India remains one of the most ethnically diverse countries in the world. Apart from its many religions and sects, India is home to innumerable castes and tribes, as well as to more than a dozen major and hundreds of minor linguistic groups from several language families unrelated to one another. Religious minorities, including Muslims, Christians, Sikhs, Buddhists, and Jains, still account for a significant proportion of the population; collectively, their numbers exceed the populations of all countries except China.

At independence, India was blessed with several leaders of world stature, most notably Mohandas (Mahatma) Gandhi and Jawaharlal Nehru, who were able to galvanize the masses at home and bring prestige to India abroad. The country has played an increasing role in global affairs.

Contemporary India’s increasing physical prosperity and cultural dynamism—despite continued domestic challenges and economic inequality—are seen in its well-developed infrastructure and a highly diversified industrial base, in its pool of scientific and engineering personnel (one of the largest in the world), in the pace of its agricultural expansion, and in its rich and vibrant cultural exports of music, literature, and cinema. Though the country’s population remains largely rural, India has three of the most populous and cosmopolitan cities in the world—Mumbai (Bombay), Kolkata (Calcutta), and Delhi. Three other Indian cities—Bengaluru (Bangalore), Chennai (Madras), and Hyderabad—are among the world’s fastest-growing high-technology centres, and most of the world’s major information technology and software companies now have offices in India.

Much of India’s territory lies within a large peninsula, surrounded by the Arabian Sea to the west and the Bay of Bengal to the east; Cape Comorin, the southernmost point of the Indian mainland, marks the dividing line between those two bodies of water. India has two union territories composed entirely of islands: Lakshadweep, in the Arabian Sea, and the Andaman and Nicobar Islands, which lie between the Bay of Bengal and the Andaman Sea.

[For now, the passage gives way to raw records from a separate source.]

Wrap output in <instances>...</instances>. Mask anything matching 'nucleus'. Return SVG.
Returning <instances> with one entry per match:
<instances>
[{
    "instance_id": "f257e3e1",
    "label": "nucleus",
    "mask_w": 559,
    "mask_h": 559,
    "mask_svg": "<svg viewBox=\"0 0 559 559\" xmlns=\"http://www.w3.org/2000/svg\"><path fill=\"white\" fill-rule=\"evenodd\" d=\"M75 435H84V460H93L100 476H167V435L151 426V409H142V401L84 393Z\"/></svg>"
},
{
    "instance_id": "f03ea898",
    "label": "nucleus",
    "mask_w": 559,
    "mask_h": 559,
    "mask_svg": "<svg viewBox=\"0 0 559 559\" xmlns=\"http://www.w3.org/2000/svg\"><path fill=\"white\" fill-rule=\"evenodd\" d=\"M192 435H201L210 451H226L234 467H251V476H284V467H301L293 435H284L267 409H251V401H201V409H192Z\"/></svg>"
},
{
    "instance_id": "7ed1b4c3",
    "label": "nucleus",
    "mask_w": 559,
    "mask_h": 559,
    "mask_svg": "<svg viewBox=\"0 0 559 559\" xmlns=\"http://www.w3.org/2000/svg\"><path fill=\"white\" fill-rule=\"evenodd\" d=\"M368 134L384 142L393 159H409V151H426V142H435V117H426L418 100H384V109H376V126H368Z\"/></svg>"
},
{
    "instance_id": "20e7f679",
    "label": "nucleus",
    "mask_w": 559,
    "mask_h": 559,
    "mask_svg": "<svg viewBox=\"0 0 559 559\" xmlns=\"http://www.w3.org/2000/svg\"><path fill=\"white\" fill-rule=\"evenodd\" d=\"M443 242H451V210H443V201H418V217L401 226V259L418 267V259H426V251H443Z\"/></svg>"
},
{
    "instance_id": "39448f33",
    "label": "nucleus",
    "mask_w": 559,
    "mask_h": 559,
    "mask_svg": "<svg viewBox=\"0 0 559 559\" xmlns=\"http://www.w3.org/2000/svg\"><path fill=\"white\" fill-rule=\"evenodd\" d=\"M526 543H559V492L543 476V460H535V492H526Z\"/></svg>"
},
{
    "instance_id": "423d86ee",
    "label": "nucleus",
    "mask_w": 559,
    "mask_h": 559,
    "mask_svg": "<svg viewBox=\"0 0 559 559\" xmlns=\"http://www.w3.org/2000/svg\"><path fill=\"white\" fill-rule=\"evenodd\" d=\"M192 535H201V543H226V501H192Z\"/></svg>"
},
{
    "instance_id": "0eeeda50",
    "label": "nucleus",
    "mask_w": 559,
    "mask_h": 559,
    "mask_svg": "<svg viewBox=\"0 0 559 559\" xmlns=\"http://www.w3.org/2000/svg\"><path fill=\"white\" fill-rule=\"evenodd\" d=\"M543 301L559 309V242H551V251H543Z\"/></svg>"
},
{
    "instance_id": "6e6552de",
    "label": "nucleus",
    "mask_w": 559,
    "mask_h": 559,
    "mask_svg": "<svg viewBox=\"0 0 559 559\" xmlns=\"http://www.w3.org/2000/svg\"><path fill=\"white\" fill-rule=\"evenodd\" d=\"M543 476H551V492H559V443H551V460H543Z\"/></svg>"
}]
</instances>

It is now generally accepted that India’s geographic position, continental outline, and basic geologic structure resulted from a process of plate tectonics—the shifting of enormous, rigid crustal plates over the Earth’s underlying layer of molten material. India’s landmass, which forms the north-western portion of the Indian-Australian Plate, began to drift slowly northward toward the much larger Eurasian Plate several hundred million years ago (after the former broke away from the ancient southern-hemispheric supercontinent known as Gondwana, or Gondwanaland). When the two finally collided (approximately 50 million years ago), the northern edge of the Indian-Australian Plate was thrust under the Eurasian Plate at a low angle. The collision reduced the speed of the oncoming Plate, but the underthrusting, or subduction, of the Plate has continued into contemporary times.

For us in the developing world, India has been a champion of decolonization and development. Despite its huge population it has been helping especially us Africans with training, manpower and technology transfer. For all these, India has a fair share of its negative publicity from the global mainstream media: it is said that it is a country with highest rape cases and, recently, that it is also experiencing xenophobic attacks!

It appears some people want to create a gap between Africa and India, a sure impossible task. But we know the role of India in our independence struggle and our development efforts, and for this we know that India is our friend indeed.

History is on the side of the oppressed.